India–Turkey relations (; ), also called Indian-Turkish relations or Indo-Turkish relations are the bilateral relations between India and Turkey. Since the establishment of diplomatic relations between India and Turkey in 1948, political and bilateral relations have been usually characterised by warmth and cordiality, although some sporadic tensions remain due to Turkey's support for Pakistan, India's rival. India has an embassy in Ankara and a consulate–general in Istanbul. Turkey has an embassy in New Delhi and also a consulate-general in Mumbai. As of 2015, the bilateral trade between India and Turkey stood at US$6.26 billion.

History
In 1212, the Seljuk Sultanate of Rum was gifted a colony in Koothanallur from the Chola Emperor of Tamilakam. The first exchange of diplomatic missions between the Ottoman Sultans and the Muslim rulers of the sub-continent dates back to the years 1481–82. Ottoman expeditions to the sultanates of Gujarat, Bijapur, and Ahmednagar were motivated by mutual anti-Portuguese sentiment; Ottoman artillery contributed to the fall of the pro-Portuguese Vijayanagara Empire. Turkish-Indian relations soured when the Mughals conquered most of India, since the Mughal Empire was a symbolic threat to the Ottoman Empire's position as the universal caliphate, despite contemplation for a Mughal-Ottoman-Uzbek alliance against Iran. After the Mughal Empire collapsed, Muslim rulers of Mysore like Tipu Sultan sought Ottoman aid in driving out the British, but the Ottomans were weakened by wars with Russia and in no position to help.

Economic and cultural relations between ancient India and Anatolia date back to the Vedic age (before 1500 BCE). India and Turkey also have a cultural overlap. A strong historical connection between Indian Muslims and
Turkey exists dating back to the medieval era and fostered with the late 19th and 20th century interaction between the two. There are also over 9,000 words common in Hindi and Turkish languages. More recent historical contacts between India and Turkey were reflected in the medical mission led by renowned Indian freedom fighter, Dr. M. A. Ansari, to Turkey in 1912 during the Balkan Wars. During World War I, the British Raj played a pivotal role in the successful Allied campaign against the Ottoman Empire.
There are deep historical connections between India and Turkey. However, India also extended support in the 1920s to Turkey's War of Independence and the formation of the Turkish republic. Mahatma Gandhi himself took a stand against the injustices inflicted on Turkey at the end of World War I.

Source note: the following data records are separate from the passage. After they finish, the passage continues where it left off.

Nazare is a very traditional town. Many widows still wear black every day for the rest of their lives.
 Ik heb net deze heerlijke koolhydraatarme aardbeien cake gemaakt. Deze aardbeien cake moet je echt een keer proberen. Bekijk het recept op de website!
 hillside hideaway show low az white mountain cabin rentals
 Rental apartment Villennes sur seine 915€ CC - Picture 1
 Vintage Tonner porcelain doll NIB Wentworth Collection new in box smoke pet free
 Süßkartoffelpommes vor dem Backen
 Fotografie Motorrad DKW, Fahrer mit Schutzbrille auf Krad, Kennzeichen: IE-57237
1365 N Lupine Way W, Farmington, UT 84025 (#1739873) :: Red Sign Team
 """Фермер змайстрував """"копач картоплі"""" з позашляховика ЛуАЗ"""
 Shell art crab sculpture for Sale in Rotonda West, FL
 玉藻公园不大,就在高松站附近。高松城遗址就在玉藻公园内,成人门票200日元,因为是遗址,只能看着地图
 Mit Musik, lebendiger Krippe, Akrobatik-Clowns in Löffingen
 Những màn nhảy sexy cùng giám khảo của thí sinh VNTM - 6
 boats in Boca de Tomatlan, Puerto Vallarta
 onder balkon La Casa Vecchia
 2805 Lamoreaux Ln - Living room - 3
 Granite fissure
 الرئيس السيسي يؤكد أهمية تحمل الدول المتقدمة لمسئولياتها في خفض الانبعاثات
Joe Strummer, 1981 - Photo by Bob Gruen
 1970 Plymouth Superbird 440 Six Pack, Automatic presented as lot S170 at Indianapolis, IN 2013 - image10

Turkey recognised India right after its declaration of independence on 15 August 1947 and diplomatic relations were established between the two countries. As Turkey was part of the Western Alliance and India of the Non-Aligned Movement during the Cold War era, the bilateral relations did not develop at a desired pace. However, since the end of the Cold War era, both sides put in effort in developing their bilateral relations in every field. In contemporary times, relations between India and Turkey have been strained due to Turkey's religious mutuality with Pakistan. Until recently, Turkey was a vocal advocate of Pakistan's position on the Kashmir dispute. Turkey was also one of the few opponents to India's inclusion into the Nuclear Suppliers Group. India's GMR Group is one of the main stakeholders in the new Sabiha Gökçen International Airport in İstanbul. Both the countries are members of the G20 group of major economies, where the two countries have closely cooperated on the management of the world economy. Bilateral trade in July 2012 stood at US$7.5 billion, a figure that is expected to double to US$15 billion by 2015. Strategically too, there are growing areas of consensus. On Afghanistan, Turkey had taken the lead in 2011 to begin the Istanbul Process to find meaningful and sustainable solutions to Afghanistan's problems. The Istanbul Process culminated in the annual "Heart of Asia" regional conference on Afghanistan held in Kazakhstan's former capital, Almaty, with both India and Turkey playing important roles. In the context of the planned 2014 withdrawal of NATO and US troops from Afghanistan, the need for Delhi and Ankara to intensify dialogue over Afghanistan has acquired a particular importance.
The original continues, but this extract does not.